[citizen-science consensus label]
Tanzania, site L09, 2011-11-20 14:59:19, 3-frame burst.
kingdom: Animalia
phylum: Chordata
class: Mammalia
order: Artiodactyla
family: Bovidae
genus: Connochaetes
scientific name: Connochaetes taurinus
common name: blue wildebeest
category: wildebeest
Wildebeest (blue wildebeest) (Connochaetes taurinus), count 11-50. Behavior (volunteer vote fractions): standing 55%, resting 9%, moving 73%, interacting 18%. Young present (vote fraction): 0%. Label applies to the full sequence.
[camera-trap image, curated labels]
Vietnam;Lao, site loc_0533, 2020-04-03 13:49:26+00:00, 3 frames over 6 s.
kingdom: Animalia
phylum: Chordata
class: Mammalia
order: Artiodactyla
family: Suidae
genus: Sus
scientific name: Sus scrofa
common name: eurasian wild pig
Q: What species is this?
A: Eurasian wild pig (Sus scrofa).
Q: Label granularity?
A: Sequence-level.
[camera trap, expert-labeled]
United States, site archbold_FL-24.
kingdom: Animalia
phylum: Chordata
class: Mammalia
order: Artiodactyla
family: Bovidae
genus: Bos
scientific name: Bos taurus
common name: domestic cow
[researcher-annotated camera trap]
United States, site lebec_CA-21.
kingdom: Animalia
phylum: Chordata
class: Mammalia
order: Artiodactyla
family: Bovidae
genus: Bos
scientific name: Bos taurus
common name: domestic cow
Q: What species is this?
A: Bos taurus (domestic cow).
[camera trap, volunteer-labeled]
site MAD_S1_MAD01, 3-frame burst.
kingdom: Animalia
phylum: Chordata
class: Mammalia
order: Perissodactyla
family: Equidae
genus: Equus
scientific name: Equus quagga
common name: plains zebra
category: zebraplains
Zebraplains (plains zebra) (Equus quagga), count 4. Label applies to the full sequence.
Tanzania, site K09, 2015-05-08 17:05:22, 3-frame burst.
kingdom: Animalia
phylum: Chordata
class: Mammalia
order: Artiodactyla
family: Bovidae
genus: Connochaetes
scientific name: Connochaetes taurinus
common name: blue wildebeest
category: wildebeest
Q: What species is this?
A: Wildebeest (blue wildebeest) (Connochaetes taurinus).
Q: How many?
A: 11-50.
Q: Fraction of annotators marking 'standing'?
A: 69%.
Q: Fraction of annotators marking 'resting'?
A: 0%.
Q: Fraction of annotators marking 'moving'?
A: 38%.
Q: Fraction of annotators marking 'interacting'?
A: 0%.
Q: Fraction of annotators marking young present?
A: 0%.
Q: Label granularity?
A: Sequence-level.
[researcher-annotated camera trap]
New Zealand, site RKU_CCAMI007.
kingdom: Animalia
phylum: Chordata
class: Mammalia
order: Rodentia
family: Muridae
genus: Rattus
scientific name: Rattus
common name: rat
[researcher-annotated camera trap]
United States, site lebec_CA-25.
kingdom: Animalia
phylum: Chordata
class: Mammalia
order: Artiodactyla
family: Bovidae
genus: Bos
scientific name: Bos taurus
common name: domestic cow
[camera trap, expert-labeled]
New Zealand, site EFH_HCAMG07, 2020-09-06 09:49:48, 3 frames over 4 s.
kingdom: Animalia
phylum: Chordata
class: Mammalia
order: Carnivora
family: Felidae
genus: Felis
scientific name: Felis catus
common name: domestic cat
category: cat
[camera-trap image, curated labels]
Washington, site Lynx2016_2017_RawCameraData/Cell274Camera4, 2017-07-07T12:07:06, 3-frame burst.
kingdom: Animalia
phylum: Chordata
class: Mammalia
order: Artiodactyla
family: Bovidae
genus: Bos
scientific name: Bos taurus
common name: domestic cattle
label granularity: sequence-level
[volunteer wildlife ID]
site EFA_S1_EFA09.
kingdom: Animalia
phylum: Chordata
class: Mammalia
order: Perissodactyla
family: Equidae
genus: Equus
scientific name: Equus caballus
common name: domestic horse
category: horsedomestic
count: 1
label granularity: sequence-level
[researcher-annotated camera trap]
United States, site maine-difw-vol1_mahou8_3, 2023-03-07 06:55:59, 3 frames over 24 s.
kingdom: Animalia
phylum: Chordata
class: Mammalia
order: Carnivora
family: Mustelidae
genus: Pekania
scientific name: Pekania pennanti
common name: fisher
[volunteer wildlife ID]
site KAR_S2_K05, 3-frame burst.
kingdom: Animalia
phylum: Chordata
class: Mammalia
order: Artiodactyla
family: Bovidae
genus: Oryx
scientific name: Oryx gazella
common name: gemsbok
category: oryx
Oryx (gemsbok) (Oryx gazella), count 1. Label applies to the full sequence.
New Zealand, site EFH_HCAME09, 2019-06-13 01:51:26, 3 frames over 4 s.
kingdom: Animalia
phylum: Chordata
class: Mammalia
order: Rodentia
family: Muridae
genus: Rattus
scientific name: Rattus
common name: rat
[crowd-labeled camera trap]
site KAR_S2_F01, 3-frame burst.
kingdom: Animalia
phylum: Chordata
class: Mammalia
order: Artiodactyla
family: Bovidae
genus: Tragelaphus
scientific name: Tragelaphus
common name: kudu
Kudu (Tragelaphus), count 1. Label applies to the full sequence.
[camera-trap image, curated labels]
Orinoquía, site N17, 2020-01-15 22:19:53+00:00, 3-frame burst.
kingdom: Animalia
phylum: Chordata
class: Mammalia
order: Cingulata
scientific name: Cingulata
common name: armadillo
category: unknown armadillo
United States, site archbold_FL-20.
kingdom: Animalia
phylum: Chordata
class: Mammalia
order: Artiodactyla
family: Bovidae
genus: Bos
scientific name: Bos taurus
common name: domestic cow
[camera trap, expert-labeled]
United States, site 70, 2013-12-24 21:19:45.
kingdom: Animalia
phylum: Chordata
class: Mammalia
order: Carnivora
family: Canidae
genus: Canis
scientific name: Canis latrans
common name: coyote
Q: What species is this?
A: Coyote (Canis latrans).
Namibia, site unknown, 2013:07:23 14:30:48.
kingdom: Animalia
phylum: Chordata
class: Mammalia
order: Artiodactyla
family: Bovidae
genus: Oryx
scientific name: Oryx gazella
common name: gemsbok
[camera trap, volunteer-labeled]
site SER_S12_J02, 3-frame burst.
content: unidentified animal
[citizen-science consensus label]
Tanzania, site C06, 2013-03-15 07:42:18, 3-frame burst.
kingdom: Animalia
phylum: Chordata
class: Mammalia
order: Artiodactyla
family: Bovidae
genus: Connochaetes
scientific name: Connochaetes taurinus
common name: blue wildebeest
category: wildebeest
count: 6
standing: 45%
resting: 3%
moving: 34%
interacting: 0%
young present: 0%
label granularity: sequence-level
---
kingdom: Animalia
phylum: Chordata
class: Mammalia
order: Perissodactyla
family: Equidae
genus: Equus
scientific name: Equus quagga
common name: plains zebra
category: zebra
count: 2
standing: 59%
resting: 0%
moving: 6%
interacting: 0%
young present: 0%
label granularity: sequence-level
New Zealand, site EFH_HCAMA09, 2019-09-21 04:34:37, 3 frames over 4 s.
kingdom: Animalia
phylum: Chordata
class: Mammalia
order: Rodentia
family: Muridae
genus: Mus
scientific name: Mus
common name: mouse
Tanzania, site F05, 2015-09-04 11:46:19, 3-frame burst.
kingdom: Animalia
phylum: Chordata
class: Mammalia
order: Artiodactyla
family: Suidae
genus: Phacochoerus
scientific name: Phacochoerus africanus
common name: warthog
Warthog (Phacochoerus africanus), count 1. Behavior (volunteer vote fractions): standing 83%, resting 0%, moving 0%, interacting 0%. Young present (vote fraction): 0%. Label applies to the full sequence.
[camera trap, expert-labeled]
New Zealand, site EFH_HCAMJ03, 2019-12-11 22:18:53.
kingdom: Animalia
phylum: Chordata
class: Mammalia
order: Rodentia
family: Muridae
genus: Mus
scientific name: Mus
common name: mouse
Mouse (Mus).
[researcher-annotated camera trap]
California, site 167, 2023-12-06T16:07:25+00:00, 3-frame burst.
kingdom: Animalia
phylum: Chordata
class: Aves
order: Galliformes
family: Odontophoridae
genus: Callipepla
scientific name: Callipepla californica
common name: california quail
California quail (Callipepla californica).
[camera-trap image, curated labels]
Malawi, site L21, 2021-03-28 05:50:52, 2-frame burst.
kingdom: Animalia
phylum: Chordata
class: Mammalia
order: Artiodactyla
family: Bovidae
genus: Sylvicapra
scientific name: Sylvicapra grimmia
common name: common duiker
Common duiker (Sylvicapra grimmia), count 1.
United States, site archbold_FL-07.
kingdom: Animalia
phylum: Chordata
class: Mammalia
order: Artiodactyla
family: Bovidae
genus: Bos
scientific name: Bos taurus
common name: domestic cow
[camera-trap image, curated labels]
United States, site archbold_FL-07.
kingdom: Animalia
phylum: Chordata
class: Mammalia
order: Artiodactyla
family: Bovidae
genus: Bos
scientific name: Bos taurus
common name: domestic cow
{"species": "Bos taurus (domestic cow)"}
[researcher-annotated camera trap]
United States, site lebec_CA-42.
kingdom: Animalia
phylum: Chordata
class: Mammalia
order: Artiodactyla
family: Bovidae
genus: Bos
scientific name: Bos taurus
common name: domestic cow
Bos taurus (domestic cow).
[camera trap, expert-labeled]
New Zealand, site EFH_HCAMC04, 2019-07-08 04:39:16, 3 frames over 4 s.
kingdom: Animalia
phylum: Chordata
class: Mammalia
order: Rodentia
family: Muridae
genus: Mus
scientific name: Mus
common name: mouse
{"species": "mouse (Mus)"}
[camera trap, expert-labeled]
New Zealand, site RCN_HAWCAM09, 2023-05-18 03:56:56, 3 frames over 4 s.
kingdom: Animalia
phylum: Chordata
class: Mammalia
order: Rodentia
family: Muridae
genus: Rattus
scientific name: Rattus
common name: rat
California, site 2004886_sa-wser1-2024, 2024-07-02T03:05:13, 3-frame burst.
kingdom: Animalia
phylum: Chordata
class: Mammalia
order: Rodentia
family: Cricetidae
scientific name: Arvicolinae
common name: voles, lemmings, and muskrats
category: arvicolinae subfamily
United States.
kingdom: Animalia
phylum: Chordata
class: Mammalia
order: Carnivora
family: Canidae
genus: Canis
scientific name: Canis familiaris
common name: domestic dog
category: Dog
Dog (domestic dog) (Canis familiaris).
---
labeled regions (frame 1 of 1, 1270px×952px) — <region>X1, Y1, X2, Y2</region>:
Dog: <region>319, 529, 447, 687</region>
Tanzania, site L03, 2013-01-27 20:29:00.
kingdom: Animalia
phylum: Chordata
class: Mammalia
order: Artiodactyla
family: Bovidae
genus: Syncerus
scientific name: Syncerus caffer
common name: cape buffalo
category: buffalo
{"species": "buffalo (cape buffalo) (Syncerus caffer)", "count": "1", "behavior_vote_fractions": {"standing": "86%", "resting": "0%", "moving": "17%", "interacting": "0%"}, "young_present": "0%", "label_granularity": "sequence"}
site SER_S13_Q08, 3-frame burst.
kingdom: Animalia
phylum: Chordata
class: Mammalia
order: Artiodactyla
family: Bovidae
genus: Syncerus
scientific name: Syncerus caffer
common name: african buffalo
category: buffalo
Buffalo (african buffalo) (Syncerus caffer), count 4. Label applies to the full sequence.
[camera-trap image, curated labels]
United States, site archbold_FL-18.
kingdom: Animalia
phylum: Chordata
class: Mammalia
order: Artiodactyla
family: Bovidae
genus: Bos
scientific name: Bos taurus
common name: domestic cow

┄┄┄┄┄┄┄┄┄┄┄┄┄┄┄┄┄┄┄┄

PROBLEM STATEMENT
Lines above with "States": state how many, nothing more.

RESPONSE TO THE EXERCISE
11